ANALYSE. In der SPÖ-Anhängerschaft gibt es noch immer eine starke Präferenz für Rot-Türkis. Ihr wird die Vorsitzende am ehesten gerecht.
Das Ergebnis der Mitgliederbefragung über den Parteivorsitz wird erst am 22. Mai vorliegen. So soll unter anderem sichergestellt werden, dass alle bis zum 10. Mai zur Post gebrachten „Briefwählerstimmen“ erfasst werden. Bis dahin darf die Kandidatin (Pamela Rendi-Wagner), dürfen die Kandidaten (Hans Peter Doskozil und Andreas Babler) hoffen.
Ein deutlicher Unterschied zwischen den Dreien ist ihre Haltung zur „Koalitionsfrage“. Und zwar auch über eine (eher un-)mögliche Zusammenarbeit mit der FPÖ hinaus: Babler würde nicht einmal mit der ÖVP koalieren wollen; wie Doskozil, für den das eine Opposition ist, würde er eine Ampel mit Neos und Grünen bevorzugen.
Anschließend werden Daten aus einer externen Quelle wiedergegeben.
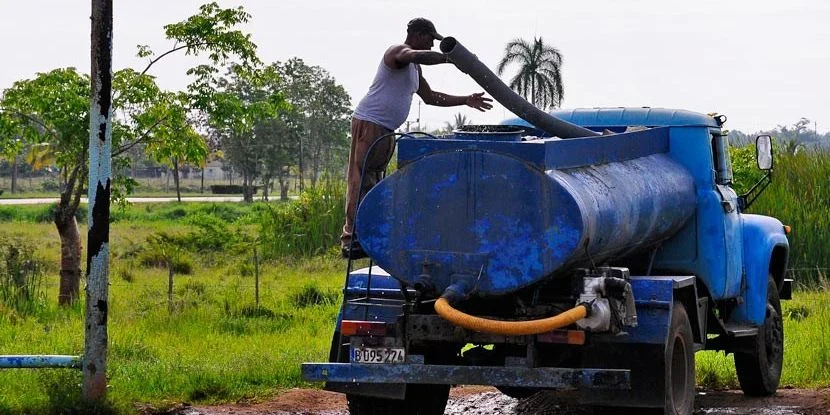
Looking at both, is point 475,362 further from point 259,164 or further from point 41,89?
point 259,164

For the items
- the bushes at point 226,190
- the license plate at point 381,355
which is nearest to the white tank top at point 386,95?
the license plate at point 381,355

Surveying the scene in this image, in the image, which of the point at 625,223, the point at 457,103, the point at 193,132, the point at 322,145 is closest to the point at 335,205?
the point at 193,132

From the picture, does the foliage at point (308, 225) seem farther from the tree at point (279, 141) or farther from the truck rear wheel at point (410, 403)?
the tree at point (279, 141)

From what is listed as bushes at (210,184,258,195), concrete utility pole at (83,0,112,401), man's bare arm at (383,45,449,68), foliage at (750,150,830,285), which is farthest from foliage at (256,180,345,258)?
bushes at (210,184,258,195)

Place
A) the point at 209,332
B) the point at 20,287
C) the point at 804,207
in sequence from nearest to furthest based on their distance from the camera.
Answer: the point at 209,332 < the point at 20,287 < the point at 804,207

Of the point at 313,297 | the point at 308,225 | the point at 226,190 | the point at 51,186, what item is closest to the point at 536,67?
the point at 308,225

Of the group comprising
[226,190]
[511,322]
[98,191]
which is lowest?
[226,190]

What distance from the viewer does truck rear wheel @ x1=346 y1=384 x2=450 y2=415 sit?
313 inches

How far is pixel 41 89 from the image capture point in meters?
15.3

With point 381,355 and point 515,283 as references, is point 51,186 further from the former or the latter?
point 515,283

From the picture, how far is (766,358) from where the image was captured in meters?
10.0

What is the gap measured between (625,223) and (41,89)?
9.75m

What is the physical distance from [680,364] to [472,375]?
1598 mm

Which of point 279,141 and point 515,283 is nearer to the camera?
point 515,283
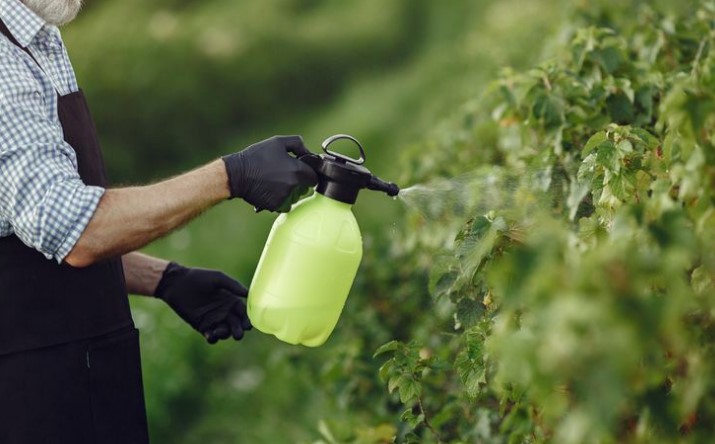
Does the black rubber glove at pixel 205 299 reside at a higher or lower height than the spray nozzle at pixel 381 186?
lower

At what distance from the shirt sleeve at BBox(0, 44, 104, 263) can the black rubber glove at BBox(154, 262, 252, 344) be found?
0.66 m

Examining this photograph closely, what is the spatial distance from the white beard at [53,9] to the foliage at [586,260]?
39.5 inches

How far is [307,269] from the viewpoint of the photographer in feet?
6.61

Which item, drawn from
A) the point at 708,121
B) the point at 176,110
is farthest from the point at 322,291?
the point at 176,110

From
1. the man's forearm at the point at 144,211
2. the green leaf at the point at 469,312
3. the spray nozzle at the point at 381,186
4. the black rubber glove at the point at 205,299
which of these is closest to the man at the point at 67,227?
the man's forearm at the point at 144,211

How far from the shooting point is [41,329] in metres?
2.04

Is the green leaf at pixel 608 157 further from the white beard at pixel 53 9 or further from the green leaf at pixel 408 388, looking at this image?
the white beard at pixel 53 9

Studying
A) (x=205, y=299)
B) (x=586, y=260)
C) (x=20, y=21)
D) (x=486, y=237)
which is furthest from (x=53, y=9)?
(x=586, y=260)

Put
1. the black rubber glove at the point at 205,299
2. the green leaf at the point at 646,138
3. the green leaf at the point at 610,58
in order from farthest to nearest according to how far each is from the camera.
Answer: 1. the green leaf at the point at 610,58
2. the black rubber glove at the point at 205,299
3. the green leaf at the point at 646,138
Rendi-Wagner dagegen stellt die Varianten Rot-Türkis und Rot-Pink-Grün als gleichwertig dar.
Damit pflegt sie ihr Image als gemäßigte Politikerin, die bisweilen dafür kritisiert wird, nicht leidenschaftlich für etwas Bestimmtes zu stehen; aus linker Sicht zum Beispiel für eine Absage an die ÖVP, die nach Jahrzehnten an der Macht in die Opposition verabschiedet gehöre, wie Babler zur Begeisterung nicht weniger Genossen betont. Rendi-Wagner riskiert diesbezüglich nichts und könnte damit sogar einer Mehrheit der SPÖ-Anhängerschaft entsprechen.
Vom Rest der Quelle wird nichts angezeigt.